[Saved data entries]

• • • • • • •

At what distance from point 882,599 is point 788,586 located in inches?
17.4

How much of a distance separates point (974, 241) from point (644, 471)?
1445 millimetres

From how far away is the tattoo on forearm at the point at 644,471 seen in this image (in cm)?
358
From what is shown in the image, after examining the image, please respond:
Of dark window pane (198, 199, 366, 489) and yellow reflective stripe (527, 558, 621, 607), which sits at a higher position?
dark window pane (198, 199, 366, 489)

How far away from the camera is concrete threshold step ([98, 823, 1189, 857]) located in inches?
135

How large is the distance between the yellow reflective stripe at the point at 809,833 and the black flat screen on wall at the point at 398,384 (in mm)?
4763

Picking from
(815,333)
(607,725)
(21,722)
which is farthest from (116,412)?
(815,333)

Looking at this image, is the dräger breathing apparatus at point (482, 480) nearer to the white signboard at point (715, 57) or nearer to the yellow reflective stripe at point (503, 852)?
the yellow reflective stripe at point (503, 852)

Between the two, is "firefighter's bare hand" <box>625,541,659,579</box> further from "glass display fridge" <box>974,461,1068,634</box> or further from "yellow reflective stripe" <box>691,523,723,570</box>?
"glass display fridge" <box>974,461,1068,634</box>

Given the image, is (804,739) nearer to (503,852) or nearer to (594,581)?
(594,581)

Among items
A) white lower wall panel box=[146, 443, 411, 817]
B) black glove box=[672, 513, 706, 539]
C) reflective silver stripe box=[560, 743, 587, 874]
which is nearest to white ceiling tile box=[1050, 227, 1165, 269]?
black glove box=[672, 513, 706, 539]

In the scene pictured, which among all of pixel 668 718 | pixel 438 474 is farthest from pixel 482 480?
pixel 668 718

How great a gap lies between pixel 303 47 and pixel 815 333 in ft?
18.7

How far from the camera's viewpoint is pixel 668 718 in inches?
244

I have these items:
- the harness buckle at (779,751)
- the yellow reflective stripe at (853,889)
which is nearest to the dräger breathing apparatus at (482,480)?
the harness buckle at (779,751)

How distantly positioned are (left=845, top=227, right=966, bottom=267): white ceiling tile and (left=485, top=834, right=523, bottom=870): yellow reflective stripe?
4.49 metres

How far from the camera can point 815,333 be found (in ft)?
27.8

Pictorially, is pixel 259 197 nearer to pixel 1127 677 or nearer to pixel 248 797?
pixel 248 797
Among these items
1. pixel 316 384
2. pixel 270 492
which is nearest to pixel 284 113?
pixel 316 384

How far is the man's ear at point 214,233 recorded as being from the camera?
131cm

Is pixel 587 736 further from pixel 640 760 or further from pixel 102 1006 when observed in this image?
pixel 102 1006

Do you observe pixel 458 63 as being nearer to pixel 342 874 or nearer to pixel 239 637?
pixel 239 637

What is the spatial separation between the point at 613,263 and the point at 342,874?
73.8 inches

• • • • • • •

REQUIREMENT: Return the entries above exactly, each one complete.

EXERCISE RESULT:
At what distance from point 882,599 is point 788,586 located in inches?
17.4

How much of a distance separates point (974, 241) from point (644, 471)?
1445 millimetres

From how far away is the tattoo on forearm at the point at 644,471 seen in this image (in cm)?
358
From what is shown in the image, after examining the image, please respond:
Of dark window pane (198, 199, 366, 489) and yellow reflective stripe (527, 558, 621, 607), which sits at a higher position?
dark window pane (198, 199, 366, 489)

How far away from the camera is concrete threshold step ([98, 823, 1189, 857]) located in inches?
135

How large is the distance between the yellow reflective stripe at the point at 809,833 and the black flat screen on wall at the point at 398,384 (in mm)?
4763

Picking from
(815,333)
(607,725)
(21,722)
which is farthest from (116,412)?
(815,333)

Looking at this image, is the dräger breathing apparatus at point (482, 480) nearer to the white signboard at point (715, 57) or nearer to the yellow reflective stripe at point (503, 852)?
the yellow reflective stripe at point (503, 852)

Between the two, is "firefighter's bare hand" <box>625,541,659,579</box> further from "glass display fridge" <box>974,461,1068,634</box> or further from "yellow reflective stripe" <box>691,523,723,570</box>?
"glass display fridge" <box>974,461,1068,634</box>

Given the image, is (804,739) nearer to (503,852) or nearer to (594,581)?
(594,581)

Among items
A) white lower wall panel box=[146, 443, 411, 817]
B) black glove box=[672, 513, 706, 539]
C) reflective silver stripe box=[560, 743, 587, 874]
which is nearest to white ceiling tile box=[1050, 227, 1165, 269]?
black glove box=[672, 513, 706, 539]

In the scene pictured, which among all of pixel 668 718 | pixel 438 474 is farthest from pixel 482 480?
pixel 668 718

How great a gap lies between pixel 303 47 and pixel 815 333 in ft?
18.7

How far from the camera's viewpoint is pixel 668 718 in inches?
244

I have these items:
- the harness buckle at (779,751)
- the yellow reflective stripe at (853,889)
which is nearest to the dräger breathing apparatus at (482,480)?
the harness buckle at (779,751)

How distantly positioned are (left=845, top=227, right=966, bottom=267): white ceiling tile and (left=485, top=834, right=523, bottom=870): yellow reflective stripe?
4.49 metres

How far from the camera can point 815,333 be found (in ft)?
27.8

Pictorially, is pixel 259 197 nearer to pixel 1127 677 or nearer to pixel 248 797?
pixel 248 797
Among these items
1. pixel 316 384
2. pixel 270 492
which is nearest to pixel 284 113?
pixel 316 384

How far is the man's ear at point 214,233 recorded as being from the camera?
131cm

Is pixel 587 736 further from pixel 640 760 or further from pixel 102 1006 when observed in this image?
pixel 102 1006

Do you observe pixel 458 63 as being nearer to pixel 342 874 or nearer to pixel 239 637?
pixel 239 637

What is the spatial separation between the point at 613,263 and the point at 342,874?
73.8 inches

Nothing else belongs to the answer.